Asked Monday about whether individuals who committed violence in connection with the Jan. 6, 2021, attack should receive compensation through the fund, Trump said, “It’ll all be dependent on a committee.” He added: “I didn’t do this deal. It was told to me yesterday.” The AP report said prosecutors charged about 1,500 people in connection with the riot and that Trump, on his first day in office of his second term, pardoned or commuted prison sentences or dismissed cases for those defendants.
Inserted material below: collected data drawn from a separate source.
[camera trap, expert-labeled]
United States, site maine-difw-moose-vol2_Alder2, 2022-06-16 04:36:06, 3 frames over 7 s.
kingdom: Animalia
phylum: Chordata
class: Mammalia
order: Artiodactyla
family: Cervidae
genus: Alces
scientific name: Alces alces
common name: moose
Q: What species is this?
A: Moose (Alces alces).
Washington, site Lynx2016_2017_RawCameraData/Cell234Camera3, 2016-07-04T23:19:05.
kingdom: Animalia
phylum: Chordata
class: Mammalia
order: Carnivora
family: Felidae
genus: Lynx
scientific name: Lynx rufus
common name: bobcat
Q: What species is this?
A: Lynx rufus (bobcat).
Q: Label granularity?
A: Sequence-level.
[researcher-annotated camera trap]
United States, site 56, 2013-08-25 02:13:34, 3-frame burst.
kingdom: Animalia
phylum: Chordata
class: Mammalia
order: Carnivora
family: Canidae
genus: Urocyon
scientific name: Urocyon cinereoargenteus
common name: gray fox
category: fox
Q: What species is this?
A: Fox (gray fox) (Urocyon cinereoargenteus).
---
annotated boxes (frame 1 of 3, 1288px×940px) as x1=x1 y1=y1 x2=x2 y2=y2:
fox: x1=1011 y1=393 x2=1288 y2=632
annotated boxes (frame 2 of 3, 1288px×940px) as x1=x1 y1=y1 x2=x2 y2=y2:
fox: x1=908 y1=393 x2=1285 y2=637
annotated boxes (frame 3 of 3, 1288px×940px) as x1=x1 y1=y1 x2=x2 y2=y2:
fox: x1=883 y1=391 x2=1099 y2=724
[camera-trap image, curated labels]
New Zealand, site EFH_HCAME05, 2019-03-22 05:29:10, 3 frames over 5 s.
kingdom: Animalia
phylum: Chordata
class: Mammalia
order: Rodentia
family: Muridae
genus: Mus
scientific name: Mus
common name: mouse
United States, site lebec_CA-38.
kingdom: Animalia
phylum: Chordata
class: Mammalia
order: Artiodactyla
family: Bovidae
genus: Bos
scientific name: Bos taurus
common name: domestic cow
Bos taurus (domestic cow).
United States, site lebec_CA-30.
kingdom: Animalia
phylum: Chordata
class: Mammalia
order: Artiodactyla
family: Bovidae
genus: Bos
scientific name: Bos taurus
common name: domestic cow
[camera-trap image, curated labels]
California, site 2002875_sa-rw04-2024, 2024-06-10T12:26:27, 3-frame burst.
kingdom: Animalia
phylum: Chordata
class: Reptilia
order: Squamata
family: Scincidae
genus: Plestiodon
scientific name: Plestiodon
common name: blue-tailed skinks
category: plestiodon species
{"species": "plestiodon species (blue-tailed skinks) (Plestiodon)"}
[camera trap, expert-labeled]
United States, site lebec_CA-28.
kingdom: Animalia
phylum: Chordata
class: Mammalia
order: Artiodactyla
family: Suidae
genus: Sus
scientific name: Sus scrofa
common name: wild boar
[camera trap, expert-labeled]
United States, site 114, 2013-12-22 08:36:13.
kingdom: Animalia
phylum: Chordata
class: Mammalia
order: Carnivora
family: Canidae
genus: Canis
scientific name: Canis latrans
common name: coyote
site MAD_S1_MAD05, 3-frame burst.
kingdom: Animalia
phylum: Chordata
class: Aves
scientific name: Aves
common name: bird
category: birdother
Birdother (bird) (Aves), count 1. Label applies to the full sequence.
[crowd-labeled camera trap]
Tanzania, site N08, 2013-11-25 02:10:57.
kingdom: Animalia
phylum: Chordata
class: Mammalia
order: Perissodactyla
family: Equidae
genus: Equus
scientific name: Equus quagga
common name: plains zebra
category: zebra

In a separate critique, the AP report said critics pointed to the possibility that the fund could benefit allies who were investigated and charged during the Biden administration, including Steve Bannon and Peter Navarro, both of whom have denied wrongdoing. Democrats and ethics watchdogs also argued that the administration’s ability to direct money without explicit congressional approval increases the risk that eligibility decisions could favor political allies.
A group of nearly 100 members of Congress filed a brief aimed at setting up a legal challenge, according to the AP report. Rep. Jamie Raskin, the top Democrat on the House Judiciary Committee, called the case “nothing but a racket” and said it was designed “to take $1.7 billion of taxpayer dollars out of the Treasury and pour it into a huge slush fund for Trump at DOJ to hand out to his private militia of insurrectionists, rioters, and white supremacists.” The AP report also said Sen. Elizabeth Warren, D-Mass., called the fund “corruption on steroids” and that she and other Democratic lawmakers introduced legislation last month that would ban the sitting president and vice president from collecting settlement payments from the U.S., among other provisions.